Without a thriving free press, the Jeffrey Epsteins of the world will simply always get away with their crimes.

As a recent Reuters article on the subject explains: "Google runs one of the largest online advertising exchanges for digital ads that are bought and sold automatically via software programs. Since Google competes as both the biggest buyer and seller on that exchange, it can steer business to itself." Google was reported to have run a secret program called Project Bernanke — now the subject of an antitrust lawsuit in Texas — which allowed it to manipulate the ad exchange behind the scenes without telling publishers.

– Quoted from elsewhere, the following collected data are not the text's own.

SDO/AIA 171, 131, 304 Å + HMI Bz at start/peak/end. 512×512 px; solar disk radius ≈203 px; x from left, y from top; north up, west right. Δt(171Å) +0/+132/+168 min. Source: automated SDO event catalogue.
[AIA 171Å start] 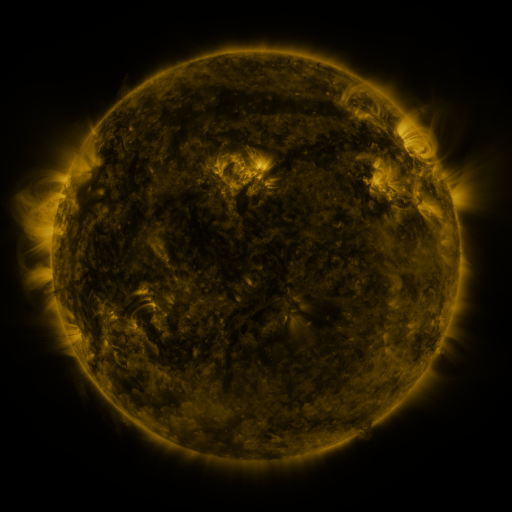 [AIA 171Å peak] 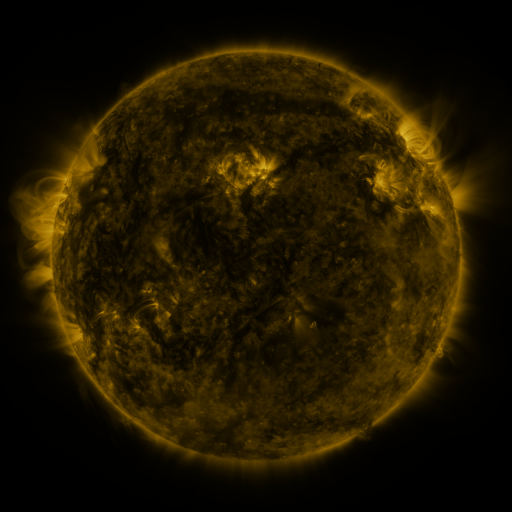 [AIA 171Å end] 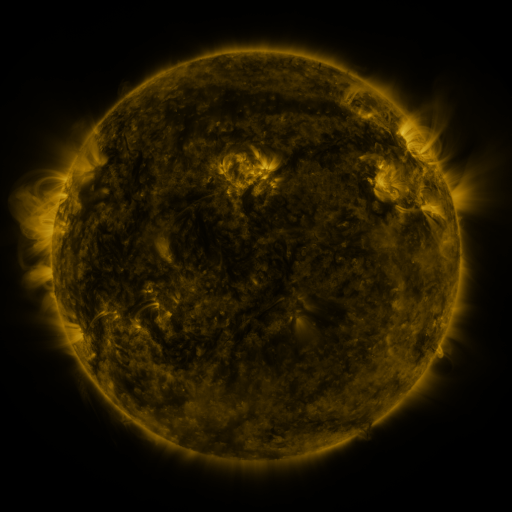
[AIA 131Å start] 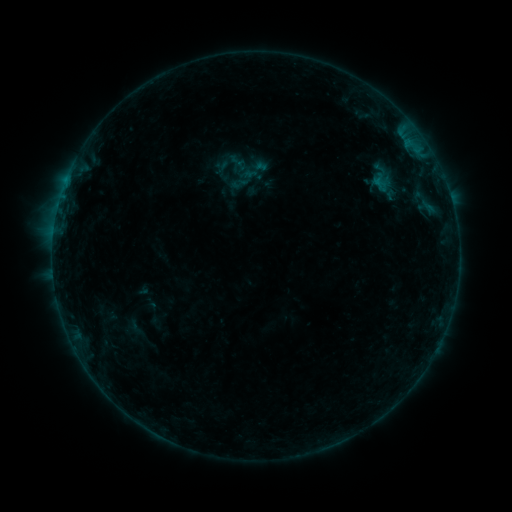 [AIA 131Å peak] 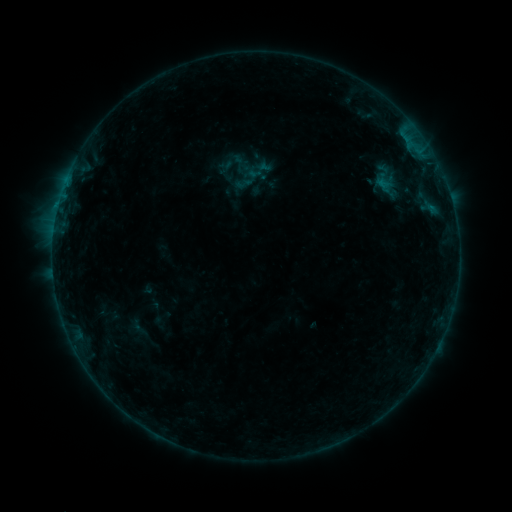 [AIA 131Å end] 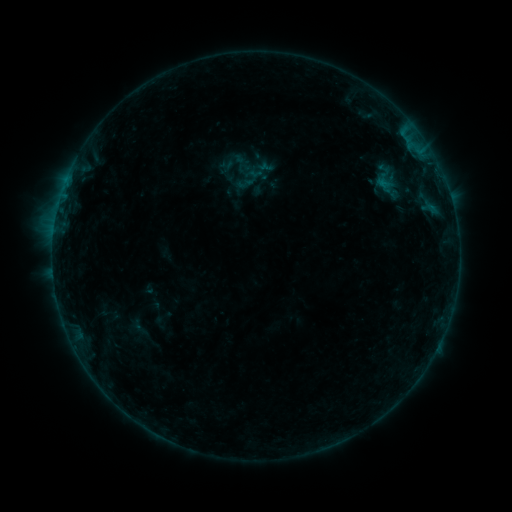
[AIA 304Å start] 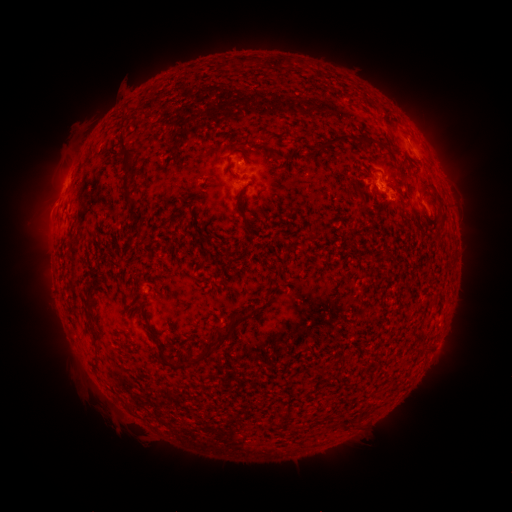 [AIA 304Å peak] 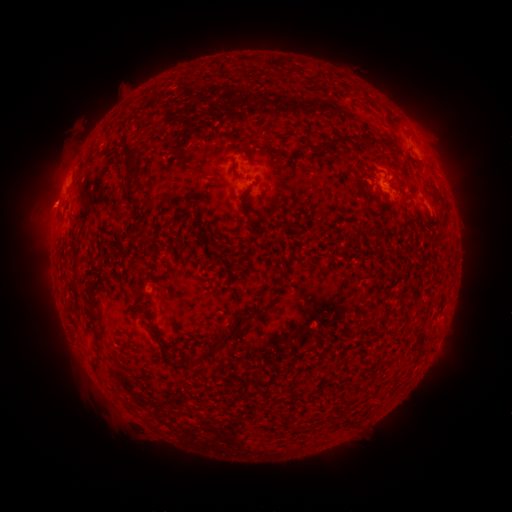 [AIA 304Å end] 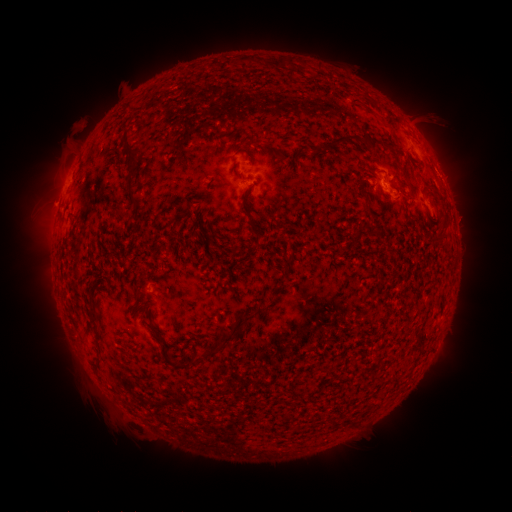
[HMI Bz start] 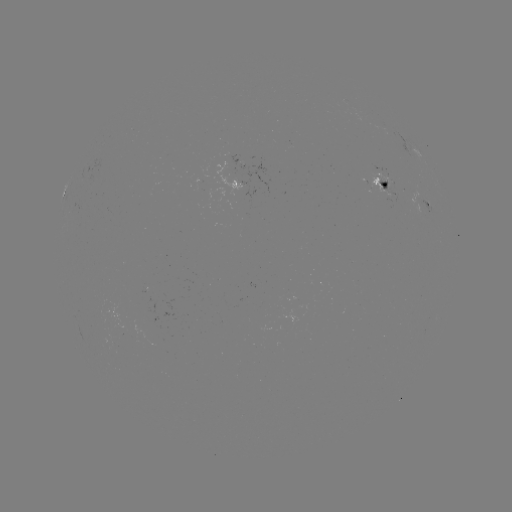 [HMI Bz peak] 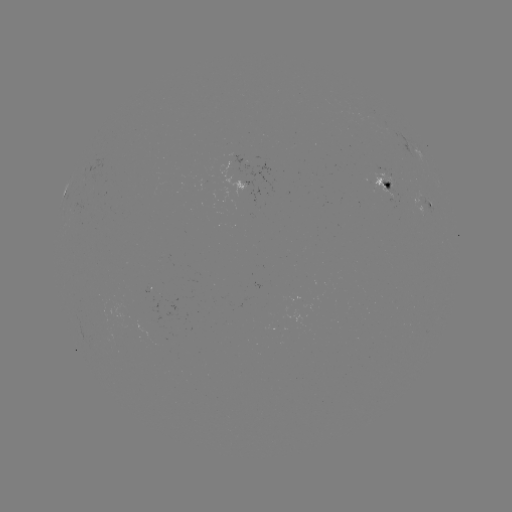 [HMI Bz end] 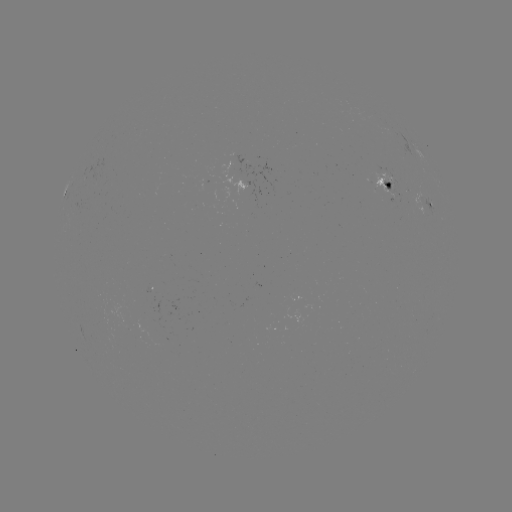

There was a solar emerging-flux region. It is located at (386, 178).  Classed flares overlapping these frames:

Google and Facebook face multiple antitrust lawsuits that will hopefully force them to operate fairly in the digital ad marketplace and share revenue with newspapers. And President Joe Biden tapped Lina Khan, a formidable antitrust scholar, to chair the Federal Trade Commission, which suggests this administration is serious about reining in Big Tech. These are positive developments.

But, especially after four years of a president who routinely attacked and undermined the free press, there also needs to be a massive cultural shift in how this nation values journalism. Without a thriving free press, the Jeffrey Epsteins of the world will simply always get away with their crimes. Communities will go uninformed about local elections and voting laws and Covid-19 and Covid vaccine information. We don't want a system in which independently wealthy 22-year-olds are the only people who can afford to write for news websites while the Julie K. Browns of the industry are forced to retire without a safety net. A thriving free press is vital to a functioning democracy, and it's about time we treat it as such.